New Zealand

Cluster Munition Ban Policy

Last updated: 12 August 2015

Five-Year Review: State Party New Zealand was among the first 30 ratifications that triggered the convention’s entry into force on 1 August 2010. It enacted implementing legislation for the convention in December 2009, prior to ratifying. New Zealand has participated in all of the convention’s meetings and serves as the convention’s coordinator for national implementation measures. New Zealand has condemned new use of cluster munitions, including in Libya, South Sudan, Sudan, Syria, and Ukraine.

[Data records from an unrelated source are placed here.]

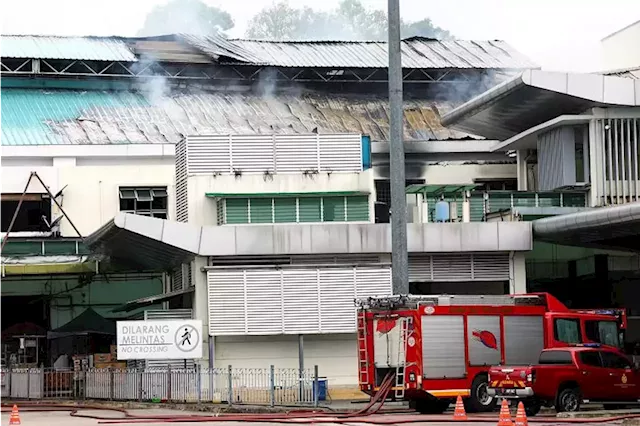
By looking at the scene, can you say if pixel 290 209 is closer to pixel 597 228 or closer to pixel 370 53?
pixel 597 228

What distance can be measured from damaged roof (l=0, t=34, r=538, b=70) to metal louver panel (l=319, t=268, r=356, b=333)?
26413mm

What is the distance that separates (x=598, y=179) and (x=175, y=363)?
16106 mm

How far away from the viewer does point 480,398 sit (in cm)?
3131

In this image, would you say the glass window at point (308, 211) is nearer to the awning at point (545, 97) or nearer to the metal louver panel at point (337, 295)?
the metal louver panel at point (337, 295)

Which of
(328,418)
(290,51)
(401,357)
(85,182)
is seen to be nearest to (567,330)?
(401,357)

In its initial transparency report for the convention provided in 2011, New Zealand confirmed that it has never produced cluster munitions and does not possesses a stockpile, including for research or training. New Zealand has not used cluster munitions.

Policy

New Zealand signed the Convention on Cluster Munitions on 3 December 2008 and ratified on 22 December 2009. It was among the first 30 ratifications that triggered the convention’s entry into force on 1 August 2010.

New Zealand’s implementing legislation for the convention is the Cluster Munitions Prohibition Act, enacted on 17 December 2009.[1] The New Zealand Defence Force (NZDF) has included instructions on compliance with the convention’s prohibitions in its law of armed conflict training.[2]

New Zealand submitted its initial Article 7 transparency report for the Convention on Cluster Munitions on 31 January 2011 and has provided annual updated reports ever since, most recently on 30 April 2015.[3]

New Zealand was an early supporter of diplomatic efforts to deal with cluster munitions and, as a member of the small Core Group of nations, took responsibility for leading the Oslo Process to its successful outcome. New Zealand hosted a key meeting of the Oslo Process in Wellington in February 2008. During the formal negotiations of the convention in Dublin in May 2008, New Zealand played a vital role in securing acceptance of the convention’s definitions.[4]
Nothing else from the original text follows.